Similarly, 83.9% of more conservative Montreat will go into the 11th District, thus turning the Asheville-Buncombe County electorate less blue (benefiting Republican Chuck Edwards) while even further minimizing the likelihood of a Democrat winning there.

Cracking and Packing

The maps have been widely criticized by Democrats and redistricting reform groups, and more lawsuits are likely. Much of the statewide gerrymandering has split up largely Black cities such as Greensboro, High Point, Winston-Salem, and Fayetteville. For example, a large proportion of Greensboro’s Black voters will be dispersed into Virginia Foxx’s deeply red, rural district that runs along the Virginia border.

Packing as many Black voters as possible into one district, and dispersing other minority voters into numerous conservative, primarily white districts, has long been a way to dilute the value of minority voters.

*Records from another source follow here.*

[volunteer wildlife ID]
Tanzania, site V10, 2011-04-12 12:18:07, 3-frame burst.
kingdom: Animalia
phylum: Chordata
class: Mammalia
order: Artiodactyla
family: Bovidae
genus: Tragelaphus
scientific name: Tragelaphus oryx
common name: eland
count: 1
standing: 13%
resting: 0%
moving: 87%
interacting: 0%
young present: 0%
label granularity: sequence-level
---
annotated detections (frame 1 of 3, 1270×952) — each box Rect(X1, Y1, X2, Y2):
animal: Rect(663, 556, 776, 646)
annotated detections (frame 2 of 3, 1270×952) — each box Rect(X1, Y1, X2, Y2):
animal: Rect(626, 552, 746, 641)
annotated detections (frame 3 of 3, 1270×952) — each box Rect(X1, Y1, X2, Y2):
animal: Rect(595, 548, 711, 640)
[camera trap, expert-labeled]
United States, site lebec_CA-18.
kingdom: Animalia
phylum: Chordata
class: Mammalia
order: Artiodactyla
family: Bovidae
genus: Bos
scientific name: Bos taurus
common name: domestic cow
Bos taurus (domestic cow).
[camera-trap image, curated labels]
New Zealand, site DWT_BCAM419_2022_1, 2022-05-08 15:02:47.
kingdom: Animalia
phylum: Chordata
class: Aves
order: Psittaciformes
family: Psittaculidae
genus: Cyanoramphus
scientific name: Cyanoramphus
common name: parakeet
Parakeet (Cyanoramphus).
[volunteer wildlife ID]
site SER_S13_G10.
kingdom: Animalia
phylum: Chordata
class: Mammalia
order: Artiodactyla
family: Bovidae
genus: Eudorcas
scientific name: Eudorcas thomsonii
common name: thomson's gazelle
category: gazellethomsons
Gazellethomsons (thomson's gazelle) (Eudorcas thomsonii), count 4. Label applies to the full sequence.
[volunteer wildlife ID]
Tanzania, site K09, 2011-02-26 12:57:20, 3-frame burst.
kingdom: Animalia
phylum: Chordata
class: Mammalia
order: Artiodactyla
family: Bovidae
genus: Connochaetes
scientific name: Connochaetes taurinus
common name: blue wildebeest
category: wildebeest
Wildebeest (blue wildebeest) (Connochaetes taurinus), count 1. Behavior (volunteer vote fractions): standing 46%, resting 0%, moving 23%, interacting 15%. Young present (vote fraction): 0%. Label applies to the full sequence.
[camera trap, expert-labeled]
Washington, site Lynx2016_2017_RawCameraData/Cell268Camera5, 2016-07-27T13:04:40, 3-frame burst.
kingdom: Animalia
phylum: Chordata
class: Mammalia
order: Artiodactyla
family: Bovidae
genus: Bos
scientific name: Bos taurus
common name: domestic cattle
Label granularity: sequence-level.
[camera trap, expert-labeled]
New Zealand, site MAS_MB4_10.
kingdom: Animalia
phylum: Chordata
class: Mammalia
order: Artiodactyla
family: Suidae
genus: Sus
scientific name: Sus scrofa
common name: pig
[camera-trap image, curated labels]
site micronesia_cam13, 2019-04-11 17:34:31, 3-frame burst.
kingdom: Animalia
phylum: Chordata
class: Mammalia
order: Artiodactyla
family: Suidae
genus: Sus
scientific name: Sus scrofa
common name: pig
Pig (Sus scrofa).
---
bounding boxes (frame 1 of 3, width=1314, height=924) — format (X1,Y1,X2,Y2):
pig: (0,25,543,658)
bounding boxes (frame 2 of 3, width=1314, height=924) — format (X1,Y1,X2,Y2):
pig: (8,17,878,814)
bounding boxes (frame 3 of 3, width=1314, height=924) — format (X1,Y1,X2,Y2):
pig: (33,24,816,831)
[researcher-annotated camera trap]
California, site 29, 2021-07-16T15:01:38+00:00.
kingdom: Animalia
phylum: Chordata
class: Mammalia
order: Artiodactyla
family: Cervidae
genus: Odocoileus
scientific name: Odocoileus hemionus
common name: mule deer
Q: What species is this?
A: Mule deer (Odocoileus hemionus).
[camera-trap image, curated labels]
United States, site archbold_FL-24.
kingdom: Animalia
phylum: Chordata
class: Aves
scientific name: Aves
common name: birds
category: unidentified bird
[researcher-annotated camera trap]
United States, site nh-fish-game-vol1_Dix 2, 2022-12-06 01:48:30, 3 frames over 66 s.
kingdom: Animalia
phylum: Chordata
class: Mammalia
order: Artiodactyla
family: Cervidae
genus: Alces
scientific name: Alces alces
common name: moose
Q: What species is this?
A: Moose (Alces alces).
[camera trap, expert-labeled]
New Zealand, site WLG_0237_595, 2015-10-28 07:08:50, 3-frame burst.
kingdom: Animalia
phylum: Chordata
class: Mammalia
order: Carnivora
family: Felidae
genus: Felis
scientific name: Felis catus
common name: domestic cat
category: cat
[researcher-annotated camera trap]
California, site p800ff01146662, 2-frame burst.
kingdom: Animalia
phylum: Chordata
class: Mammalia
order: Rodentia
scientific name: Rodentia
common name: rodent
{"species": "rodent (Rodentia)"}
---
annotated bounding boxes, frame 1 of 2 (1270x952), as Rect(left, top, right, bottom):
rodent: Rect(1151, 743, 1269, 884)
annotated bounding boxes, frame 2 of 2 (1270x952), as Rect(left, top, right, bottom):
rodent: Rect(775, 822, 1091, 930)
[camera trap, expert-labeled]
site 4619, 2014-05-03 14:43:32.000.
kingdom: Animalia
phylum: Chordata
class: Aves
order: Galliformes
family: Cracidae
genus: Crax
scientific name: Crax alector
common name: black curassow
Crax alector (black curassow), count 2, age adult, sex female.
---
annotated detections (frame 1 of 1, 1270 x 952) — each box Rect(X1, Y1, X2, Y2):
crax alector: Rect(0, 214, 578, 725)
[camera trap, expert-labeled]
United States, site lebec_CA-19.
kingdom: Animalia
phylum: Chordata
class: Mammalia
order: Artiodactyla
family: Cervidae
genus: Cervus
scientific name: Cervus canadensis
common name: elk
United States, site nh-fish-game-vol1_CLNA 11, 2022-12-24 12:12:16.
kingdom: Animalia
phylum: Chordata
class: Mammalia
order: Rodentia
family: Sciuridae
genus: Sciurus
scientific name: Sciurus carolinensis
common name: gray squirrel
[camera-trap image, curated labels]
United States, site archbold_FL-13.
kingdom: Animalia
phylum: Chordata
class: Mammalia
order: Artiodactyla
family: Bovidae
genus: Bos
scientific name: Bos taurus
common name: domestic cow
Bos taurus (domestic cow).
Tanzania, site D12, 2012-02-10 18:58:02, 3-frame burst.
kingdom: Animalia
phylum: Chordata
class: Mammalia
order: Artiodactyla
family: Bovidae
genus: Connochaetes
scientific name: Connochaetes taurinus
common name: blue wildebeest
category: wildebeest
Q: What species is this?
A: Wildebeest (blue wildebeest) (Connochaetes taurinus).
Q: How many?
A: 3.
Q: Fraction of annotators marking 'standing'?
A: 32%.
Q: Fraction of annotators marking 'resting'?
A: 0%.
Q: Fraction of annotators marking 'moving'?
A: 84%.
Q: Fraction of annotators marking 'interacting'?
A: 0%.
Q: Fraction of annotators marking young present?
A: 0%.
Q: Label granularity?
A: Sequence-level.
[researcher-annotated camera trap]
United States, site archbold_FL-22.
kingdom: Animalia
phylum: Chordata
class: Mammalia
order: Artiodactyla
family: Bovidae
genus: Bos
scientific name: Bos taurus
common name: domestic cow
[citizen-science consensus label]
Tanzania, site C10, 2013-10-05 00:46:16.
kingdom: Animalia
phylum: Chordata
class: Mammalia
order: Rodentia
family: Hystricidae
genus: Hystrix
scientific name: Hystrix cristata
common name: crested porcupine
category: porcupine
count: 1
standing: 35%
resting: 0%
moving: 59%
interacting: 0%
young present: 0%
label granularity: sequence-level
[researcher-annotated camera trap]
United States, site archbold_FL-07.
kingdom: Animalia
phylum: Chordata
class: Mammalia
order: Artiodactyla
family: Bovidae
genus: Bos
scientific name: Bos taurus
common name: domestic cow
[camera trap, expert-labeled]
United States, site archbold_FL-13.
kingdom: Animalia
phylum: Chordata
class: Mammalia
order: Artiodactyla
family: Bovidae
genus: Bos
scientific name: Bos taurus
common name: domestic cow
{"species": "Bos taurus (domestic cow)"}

It’s called “cracking and packing,” and in Wikipedia’s definition, “The manipulation may involve “cracking” (diluting the voting power of the opposing party’s supporters across many districts) or “packing” (concentrating the opposing party’s voting power in one district to reduce their voting power in other districts).

It’s now the tried-and true method of Republicans with their 30% minority of registered voters in the state—at the expense of the majority (36% Independents, 34% Democrats). Black Mountain Mayor Mike Sobol, a Democrat elected on a nonpartisan basis, called the redistricting plans “a continuation of the fraud.”

Watch for more lawsuits to be filed, not just by Democrats, but by other groups of voters who—unlike Republicans—actually believe in democracy.